South African Safety Tips for Travellers

South Africa may mean different things to different people, but unfortunately, one word that comes up frequently is ‘safety’.

South Africa may not have a favourable reputation for its safety, but tourists can take certain precautions to reduce their risk of being a target for criminal activity.

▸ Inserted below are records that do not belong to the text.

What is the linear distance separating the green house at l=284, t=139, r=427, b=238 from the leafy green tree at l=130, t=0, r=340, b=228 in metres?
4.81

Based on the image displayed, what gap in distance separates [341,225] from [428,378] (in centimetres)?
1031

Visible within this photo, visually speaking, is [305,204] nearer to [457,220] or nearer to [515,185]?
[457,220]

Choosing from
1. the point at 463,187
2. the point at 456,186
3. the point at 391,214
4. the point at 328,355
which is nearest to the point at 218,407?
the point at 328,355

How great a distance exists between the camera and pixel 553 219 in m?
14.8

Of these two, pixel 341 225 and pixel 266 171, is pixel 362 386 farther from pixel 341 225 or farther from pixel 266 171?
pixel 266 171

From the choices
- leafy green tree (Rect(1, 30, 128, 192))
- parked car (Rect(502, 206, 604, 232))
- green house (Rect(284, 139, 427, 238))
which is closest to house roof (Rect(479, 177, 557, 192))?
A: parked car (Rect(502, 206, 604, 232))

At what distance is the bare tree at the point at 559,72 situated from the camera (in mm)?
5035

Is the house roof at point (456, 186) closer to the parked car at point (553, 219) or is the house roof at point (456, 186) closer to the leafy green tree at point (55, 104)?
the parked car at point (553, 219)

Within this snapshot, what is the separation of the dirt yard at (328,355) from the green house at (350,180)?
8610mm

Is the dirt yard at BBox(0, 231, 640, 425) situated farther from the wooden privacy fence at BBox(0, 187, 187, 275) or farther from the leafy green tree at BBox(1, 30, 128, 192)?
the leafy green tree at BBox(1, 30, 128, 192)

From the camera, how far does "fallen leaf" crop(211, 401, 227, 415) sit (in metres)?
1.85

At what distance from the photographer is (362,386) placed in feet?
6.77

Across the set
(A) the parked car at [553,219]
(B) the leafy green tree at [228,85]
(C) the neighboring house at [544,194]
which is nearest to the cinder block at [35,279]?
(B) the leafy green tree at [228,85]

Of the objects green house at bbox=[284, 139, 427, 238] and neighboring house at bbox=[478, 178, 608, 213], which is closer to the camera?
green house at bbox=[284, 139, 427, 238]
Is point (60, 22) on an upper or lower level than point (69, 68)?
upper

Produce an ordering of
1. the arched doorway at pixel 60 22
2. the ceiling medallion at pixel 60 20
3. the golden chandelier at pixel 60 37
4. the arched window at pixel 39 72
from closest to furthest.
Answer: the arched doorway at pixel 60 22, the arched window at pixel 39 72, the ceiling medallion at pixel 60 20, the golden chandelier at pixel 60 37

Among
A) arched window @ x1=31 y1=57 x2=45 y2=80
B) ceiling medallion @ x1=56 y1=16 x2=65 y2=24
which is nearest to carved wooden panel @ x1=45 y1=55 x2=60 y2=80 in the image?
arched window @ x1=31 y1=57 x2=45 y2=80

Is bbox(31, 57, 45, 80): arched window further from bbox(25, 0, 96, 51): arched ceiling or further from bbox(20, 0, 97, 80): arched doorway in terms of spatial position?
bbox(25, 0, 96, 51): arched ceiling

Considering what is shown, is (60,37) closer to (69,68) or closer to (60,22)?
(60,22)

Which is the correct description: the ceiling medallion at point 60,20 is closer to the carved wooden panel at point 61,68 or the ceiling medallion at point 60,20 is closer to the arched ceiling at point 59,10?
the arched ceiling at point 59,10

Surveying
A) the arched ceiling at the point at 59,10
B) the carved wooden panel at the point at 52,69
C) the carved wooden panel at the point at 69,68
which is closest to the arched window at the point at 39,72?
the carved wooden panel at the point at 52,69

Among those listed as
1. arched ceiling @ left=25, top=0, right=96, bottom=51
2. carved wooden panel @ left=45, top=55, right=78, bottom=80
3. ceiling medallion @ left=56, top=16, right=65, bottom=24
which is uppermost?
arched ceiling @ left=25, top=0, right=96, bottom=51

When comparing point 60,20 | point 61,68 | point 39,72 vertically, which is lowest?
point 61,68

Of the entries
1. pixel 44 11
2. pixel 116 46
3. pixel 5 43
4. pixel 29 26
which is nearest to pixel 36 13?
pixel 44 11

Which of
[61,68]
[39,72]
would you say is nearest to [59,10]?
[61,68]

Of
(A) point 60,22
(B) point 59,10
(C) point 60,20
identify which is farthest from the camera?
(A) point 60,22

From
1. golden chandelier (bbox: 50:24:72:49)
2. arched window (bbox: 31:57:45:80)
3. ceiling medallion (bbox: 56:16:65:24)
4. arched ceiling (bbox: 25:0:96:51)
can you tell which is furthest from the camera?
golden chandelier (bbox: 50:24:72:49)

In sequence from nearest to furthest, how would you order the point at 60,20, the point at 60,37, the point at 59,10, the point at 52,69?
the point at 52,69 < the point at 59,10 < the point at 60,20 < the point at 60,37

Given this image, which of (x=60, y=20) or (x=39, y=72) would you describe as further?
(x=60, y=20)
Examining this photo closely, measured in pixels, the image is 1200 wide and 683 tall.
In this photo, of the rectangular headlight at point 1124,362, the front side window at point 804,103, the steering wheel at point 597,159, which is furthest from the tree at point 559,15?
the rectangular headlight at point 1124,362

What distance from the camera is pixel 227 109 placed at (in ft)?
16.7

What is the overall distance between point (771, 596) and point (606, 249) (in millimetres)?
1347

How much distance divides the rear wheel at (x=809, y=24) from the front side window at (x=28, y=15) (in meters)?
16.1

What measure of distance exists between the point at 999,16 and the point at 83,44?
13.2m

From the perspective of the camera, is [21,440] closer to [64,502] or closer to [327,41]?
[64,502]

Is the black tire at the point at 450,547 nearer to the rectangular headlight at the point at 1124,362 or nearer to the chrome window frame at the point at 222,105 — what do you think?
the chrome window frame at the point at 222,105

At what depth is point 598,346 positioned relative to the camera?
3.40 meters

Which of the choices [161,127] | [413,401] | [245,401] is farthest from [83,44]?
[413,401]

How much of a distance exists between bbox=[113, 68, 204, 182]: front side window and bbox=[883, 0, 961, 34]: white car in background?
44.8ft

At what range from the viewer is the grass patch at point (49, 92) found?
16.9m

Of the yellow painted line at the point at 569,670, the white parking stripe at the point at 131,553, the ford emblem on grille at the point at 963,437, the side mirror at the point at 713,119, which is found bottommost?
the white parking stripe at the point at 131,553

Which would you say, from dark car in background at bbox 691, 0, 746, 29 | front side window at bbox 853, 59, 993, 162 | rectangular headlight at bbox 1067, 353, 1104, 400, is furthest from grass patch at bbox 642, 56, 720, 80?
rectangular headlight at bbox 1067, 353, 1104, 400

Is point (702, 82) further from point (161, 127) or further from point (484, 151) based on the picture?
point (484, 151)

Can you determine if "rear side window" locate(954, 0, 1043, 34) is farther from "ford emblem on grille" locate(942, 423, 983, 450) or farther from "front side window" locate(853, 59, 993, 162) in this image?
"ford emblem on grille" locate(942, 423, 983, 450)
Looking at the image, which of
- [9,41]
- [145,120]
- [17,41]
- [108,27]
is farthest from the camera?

  • Taxis – Visitors can call the South African Tourism Helpline at 083 123 6789 (or 1-800-593-1318) to arrange for a reliable taxi or get information on activities and transportation.
  • Wildlife – There is a common misconception that predators like lions and leopards roam freely throughout the country, but in reality, wildlife is usually confined to protected reserves. Staying safe on a safari is simple: listen carefully to the advice given to you by your tour guide or ranger, don’t venture into the bush at night, and stay in your car on self-drive safaris.
  • Snakes and Spiders – Venomous snakes and spiders typically avoid confrontation with humans, but it’s always a good idea to be aware of where you’re putting your hands and feet.
  • Malaria – Most cities, parks, and reserves are malaria-free, but if you plan to visit more remote, northern parts of the country, be sure to bring along the necessary prophylactics to avoid getting the mosquito-borne disease.
  • Hiking – Authorities recommend hiking only in groups and away from isolated areas.
  • Cash – Do not carry large sums of money with you and what you do carry, keep close to your body in a zipped bag (not your back pocket). Crossbody bags and money belts are good options.
  • Roads – South Africa is notorious for its ill-kept roads and alarmingly frequent traffic accidents. Rural roads, in particular, are often unfenced and dotted with livestock, so try to limit driving to daytime hours to avoid unexpected obstacles.
  • Passports – Avoid handing over your passport to (or allowing it to be photocopied by) car hire companies or hotels as a form of security.
  • Police – The South African Police Service (SAPS) can be reached at 08600 10111 or just 10111 in the case of an emergency.